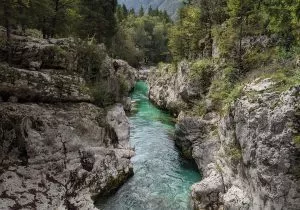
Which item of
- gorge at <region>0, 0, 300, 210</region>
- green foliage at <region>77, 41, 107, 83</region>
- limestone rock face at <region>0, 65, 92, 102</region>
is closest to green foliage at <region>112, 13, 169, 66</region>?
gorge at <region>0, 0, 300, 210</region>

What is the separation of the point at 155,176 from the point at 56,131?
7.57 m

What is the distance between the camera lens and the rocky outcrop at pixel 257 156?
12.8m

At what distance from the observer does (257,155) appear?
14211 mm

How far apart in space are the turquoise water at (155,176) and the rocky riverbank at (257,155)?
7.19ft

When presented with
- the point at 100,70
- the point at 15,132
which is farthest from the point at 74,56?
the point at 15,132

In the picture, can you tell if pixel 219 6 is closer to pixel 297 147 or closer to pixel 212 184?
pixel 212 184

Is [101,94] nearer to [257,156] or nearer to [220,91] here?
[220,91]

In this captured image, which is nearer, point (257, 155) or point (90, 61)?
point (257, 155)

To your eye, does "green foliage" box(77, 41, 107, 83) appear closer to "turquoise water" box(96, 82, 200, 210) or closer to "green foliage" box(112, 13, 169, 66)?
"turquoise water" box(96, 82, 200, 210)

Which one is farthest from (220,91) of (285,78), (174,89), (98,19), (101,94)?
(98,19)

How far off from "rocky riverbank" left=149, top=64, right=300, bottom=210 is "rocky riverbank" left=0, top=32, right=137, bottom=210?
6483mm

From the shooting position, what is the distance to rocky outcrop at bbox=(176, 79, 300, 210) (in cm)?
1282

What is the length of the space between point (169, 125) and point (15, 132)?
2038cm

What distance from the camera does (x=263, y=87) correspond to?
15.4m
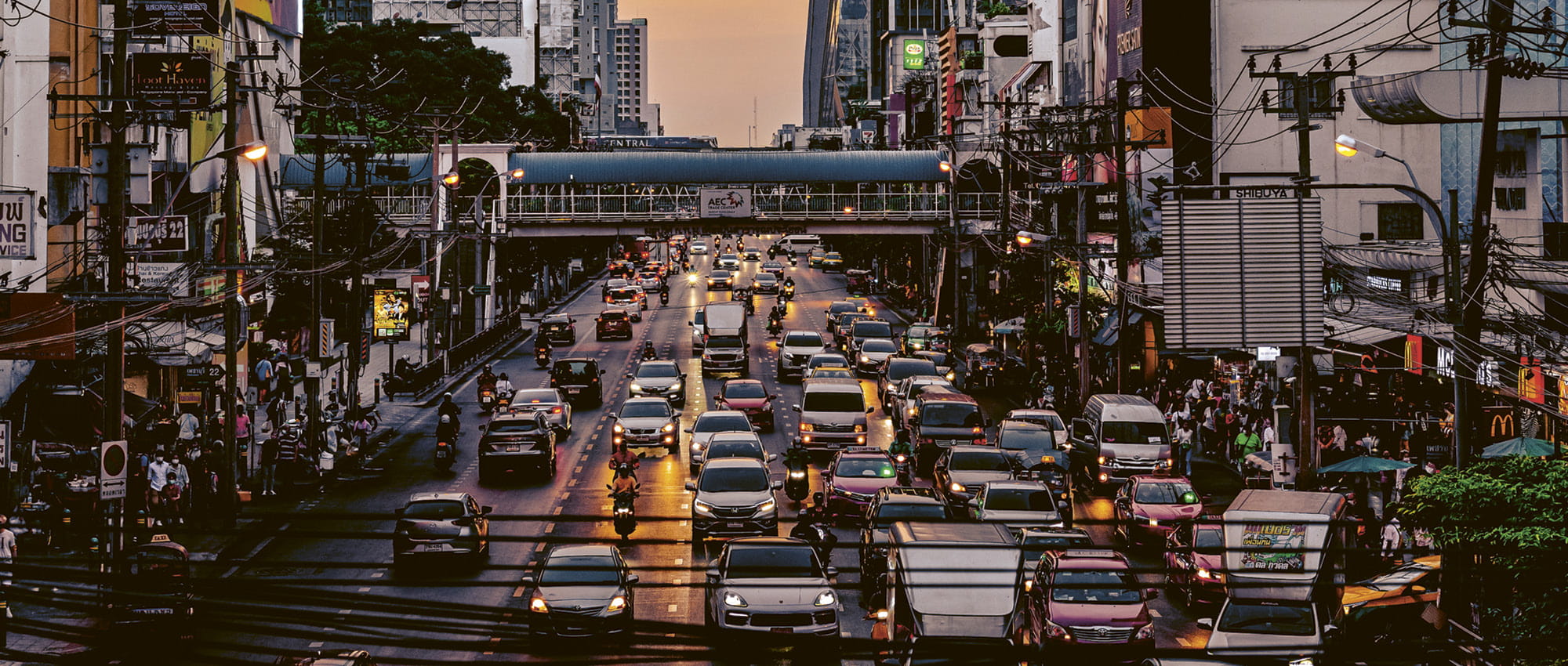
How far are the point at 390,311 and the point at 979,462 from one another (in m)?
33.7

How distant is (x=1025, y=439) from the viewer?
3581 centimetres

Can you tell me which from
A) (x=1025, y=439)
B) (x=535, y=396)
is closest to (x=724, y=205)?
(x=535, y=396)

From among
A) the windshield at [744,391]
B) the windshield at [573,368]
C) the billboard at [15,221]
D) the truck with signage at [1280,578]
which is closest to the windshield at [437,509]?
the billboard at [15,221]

*****

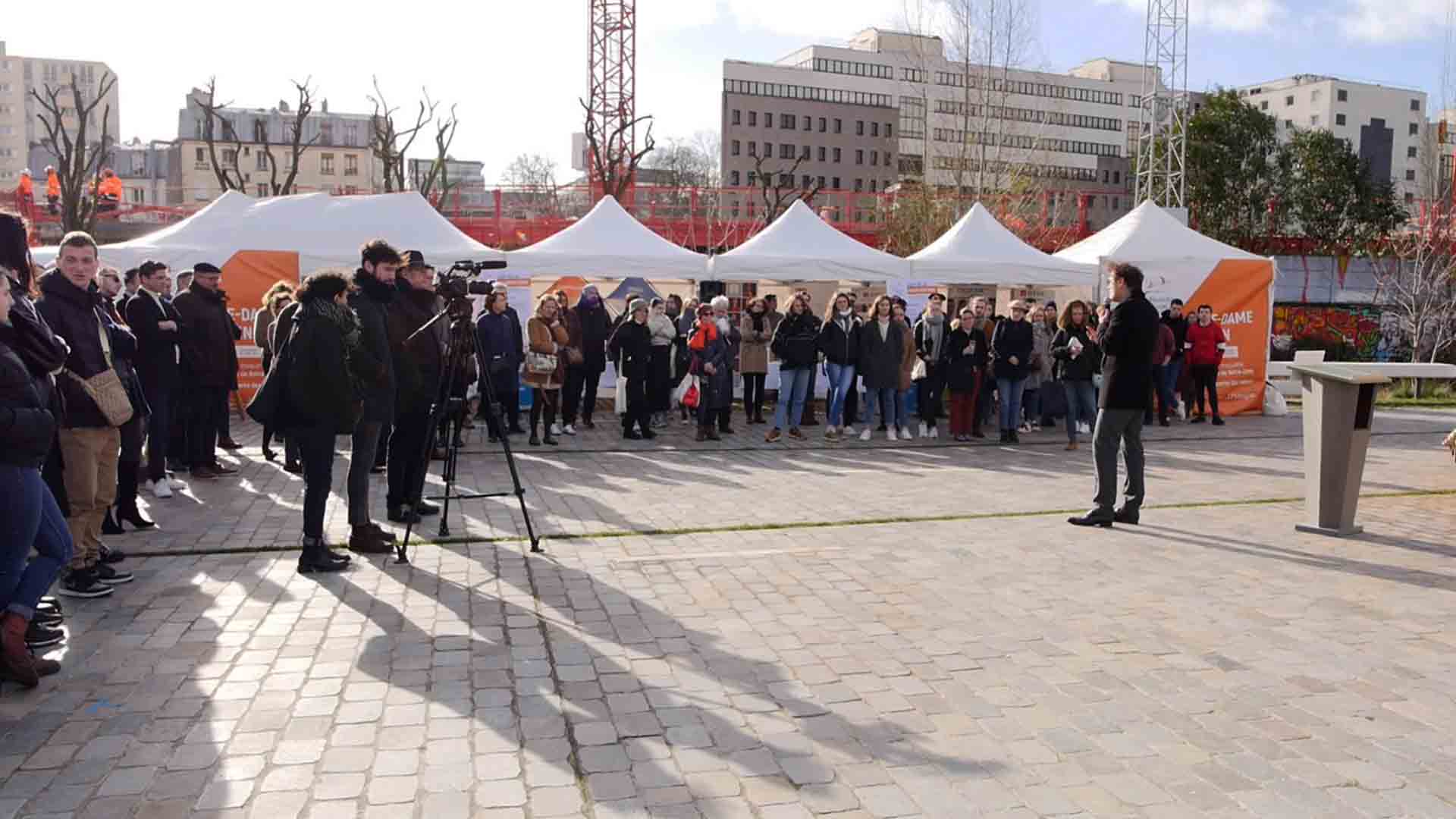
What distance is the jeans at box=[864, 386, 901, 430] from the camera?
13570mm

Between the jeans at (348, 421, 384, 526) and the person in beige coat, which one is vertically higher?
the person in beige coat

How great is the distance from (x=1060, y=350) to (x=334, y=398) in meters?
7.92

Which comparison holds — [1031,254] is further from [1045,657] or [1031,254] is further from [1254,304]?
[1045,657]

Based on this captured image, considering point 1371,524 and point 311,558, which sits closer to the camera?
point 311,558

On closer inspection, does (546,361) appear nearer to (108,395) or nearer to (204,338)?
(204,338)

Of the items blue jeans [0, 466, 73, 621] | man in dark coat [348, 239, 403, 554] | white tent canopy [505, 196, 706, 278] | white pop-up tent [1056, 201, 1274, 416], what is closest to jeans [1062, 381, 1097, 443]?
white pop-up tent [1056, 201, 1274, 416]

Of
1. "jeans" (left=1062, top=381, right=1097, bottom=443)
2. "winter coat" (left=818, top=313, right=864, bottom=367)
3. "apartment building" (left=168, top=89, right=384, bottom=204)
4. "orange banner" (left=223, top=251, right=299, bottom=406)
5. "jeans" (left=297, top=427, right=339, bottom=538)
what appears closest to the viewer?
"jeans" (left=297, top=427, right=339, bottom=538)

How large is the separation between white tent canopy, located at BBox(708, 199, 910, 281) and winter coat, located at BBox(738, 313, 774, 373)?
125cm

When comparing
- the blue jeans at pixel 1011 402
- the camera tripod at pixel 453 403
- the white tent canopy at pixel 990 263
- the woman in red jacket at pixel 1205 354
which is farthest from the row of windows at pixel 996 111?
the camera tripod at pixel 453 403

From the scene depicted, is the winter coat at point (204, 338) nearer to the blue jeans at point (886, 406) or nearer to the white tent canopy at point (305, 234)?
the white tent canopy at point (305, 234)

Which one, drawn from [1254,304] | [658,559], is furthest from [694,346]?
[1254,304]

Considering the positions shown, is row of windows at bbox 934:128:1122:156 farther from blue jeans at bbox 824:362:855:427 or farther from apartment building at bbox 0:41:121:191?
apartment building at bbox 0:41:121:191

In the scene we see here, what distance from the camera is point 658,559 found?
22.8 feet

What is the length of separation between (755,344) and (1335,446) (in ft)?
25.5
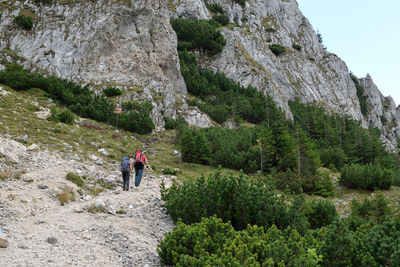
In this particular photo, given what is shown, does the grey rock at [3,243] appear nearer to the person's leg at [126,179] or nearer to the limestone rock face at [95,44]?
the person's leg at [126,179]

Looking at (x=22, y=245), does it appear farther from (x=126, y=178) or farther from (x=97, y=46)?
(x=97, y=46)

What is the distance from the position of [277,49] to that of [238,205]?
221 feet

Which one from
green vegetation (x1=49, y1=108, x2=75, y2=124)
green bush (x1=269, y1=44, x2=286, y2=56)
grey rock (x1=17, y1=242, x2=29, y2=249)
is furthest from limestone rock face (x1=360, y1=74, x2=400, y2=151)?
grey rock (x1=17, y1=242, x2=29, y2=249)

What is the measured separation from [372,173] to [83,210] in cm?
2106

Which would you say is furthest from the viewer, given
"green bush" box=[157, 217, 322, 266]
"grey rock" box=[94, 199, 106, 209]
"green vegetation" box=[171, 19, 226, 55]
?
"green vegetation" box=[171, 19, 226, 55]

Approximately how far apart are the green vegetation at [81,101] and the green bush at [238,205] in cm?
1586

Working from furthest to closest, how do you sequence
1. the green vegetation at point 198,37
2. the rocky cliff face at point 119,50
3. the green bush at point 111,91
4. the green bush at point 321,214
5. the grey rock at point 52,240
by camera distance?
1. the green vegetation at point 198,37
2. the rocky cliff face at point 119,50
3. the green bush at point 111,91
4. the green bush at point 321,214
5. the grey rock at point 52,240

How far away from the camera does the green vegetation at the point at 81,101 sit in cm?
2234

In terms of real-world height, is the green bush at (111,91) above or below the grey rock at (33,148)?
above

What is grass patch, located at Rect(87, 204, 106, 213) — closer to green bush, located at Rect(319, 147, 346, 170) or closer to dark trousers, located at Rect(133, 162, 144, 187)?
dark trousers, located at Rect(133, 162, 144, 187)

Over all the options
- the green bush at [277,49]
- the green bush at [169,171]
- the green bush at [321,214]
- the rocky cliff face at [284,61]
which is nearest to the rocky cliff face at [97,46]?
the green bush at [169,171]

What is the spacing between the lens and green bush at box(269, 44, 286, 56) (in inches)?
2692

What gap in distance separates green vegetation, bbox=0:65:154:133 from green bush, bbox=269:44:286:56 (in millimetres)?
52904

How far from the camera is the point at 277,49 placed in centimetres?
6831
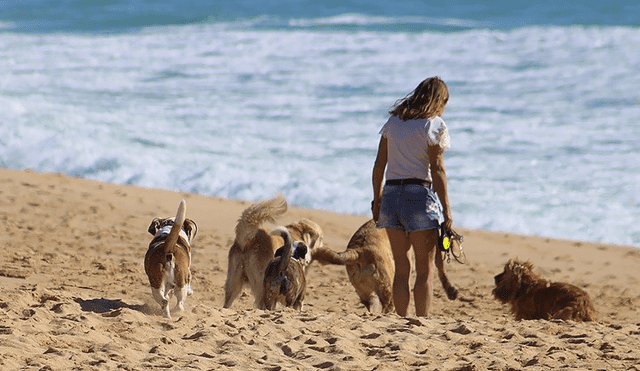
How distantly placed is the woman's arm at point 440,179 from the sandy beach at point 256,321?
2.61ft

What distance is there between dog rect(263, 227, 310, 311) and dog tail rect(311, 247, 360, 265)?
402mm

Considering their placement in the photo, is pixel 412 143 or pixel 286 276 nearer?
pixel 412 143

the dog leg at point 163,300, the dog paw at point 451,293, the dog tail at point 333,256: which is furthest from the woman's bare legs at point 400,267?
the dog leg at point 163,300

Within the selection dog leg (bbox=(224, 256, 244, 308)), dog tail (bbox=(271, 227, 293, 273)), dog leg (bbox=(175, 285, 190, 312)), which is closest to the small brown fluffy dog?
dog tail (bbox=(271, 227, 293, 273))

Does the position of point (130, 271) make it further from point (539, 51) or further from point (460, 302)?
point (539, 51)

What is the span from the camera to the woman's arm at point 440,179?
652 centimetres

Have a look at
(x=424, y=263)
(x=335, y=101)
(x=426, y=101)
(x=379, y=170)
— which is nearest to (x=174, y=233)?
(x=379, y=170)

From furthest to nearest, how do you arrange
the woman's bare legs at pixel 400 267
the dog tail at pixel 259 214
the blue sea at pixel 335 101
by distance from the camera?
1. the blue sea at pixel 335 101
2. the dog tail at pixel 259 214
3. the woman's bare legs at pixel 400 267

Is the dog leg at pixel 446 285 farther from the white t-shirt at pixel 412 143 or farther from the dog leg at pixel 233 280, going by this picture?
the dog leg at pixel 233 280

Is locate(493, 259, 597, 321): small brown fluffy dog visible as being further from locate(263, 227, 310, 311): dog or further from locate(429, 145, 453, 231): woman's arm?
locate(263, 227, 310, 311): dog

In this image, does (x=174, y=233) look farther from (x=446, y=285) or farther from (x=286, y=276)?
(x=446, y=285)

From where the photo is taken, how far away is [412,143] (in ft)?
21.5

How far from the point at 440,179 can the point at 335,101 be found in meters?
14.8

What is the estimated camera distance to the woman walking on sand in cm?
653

*****

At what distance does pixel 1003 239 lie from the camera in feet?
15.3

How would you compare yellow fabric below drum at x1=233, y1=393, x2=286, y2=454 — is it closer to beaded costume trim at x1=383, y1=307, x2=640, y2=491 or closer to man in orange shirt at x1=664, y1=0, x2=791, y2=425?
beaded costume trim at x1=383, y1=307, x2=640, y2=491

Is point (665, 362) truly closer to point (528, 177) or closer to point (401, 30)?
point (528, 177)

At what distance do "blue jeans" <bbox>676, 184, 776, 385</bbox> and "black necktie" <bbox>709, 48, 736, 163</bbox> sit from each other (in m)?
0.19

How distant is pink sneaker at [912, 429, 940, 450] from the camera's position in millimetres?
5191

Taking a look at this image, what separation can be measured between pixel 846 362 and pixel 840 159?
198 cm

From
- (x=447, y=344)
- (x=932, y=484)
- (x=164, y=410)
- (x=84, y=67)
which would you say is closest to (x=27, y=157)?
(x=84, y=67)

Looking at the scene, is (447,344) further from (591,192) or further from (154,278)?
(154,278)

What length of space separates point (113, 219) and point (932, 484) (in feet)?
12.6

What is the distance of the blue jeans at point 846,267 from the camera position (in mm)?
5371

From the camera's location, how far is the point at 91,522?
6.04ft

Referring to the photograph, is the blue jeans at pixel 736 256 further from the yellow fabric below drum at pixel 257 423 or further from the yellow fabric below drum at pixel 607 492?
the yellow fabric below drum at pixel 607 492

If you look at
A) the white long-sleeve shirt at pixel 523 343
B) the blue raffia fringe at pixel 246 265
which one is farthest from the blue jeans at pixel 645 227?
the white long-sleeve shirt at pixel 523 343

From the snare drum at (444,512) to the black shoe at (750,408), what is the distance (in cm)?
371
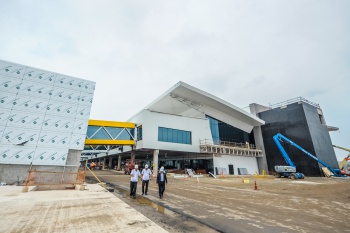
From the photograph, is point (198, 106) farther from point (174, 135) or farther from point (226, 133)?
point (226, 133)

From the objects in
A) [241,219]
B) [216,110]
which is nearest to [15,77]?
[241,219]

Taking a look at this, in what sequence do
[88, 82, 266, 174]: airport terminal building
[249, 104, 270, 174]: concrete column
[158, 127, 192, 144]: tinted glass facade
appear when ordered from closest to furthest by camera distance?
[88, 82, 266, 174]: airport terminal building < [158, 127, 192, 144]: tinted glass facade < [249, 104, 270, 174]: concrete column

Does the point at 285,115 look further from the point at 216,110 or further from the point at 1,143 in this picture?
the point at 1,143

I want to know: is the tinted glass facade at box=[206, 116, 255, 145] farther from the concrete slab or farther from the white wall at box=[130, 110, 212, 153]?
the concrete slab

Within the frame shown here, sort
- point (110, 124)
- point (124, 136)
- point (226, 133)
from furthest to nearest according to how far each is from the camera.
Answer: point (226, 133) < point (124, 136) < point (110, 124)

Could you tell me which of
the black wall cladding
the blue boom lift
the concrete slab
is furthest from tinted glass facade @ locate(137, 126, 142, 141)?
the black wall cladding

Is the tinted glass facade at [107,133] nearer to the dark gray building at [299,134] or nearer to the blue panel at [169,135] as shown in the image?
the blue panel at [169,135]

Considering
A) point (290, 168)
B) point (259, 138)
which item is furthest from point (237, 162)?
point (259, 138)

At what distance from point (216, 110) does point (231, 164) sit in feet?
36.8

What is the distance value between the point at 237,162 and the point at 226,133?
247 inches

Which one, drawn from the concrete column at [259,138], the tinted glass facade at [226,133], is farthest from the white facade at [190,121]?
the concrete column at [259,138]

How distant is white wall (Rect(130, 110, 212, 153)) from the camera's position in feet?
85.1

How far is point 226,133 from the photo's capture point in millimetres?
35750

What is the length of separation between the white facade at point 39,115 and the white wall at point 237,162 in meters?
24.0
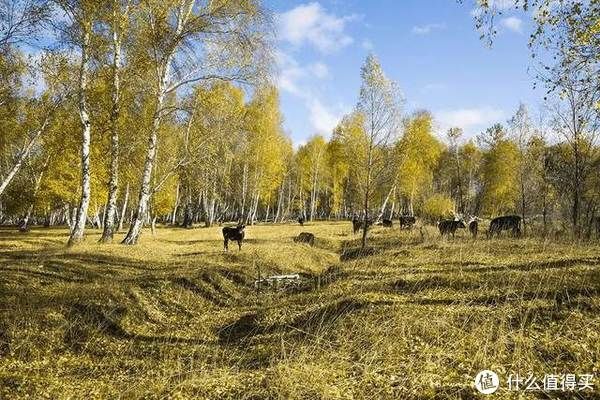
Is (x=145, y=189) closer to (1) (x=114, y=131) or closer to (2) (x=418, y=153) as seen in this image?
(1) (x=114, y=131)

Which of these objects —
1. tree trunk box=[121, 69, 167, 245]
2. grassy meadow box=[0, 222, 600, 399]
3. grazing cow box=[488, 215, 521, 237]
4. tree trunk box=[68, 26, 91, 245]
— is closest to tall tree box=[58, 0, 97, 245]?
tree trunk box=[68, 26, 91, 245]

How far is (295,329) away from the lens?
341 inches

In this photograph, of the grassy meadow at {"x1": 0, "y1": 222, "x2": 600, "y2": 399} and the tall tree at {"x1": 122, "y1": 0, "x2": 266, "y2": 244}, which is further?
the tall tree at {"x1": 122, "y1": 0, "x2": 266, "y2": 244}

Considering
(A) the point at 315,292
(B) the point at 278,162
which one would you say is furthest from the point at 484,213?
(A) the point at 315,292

*****

■ Direction
Select every row above that contains the string "meadow" and copy each one out in full.

■ Task answer
2. grassy meadow box=[0, 222, 600, 399]
In this photograph, of the grassy meadow at {"x1": 0, "y1": 222, "x2": 600, "y2": 399} and the tall tree at {"x1": 122, "y1": 0, "x2": 266, "y2": 244}, which is further?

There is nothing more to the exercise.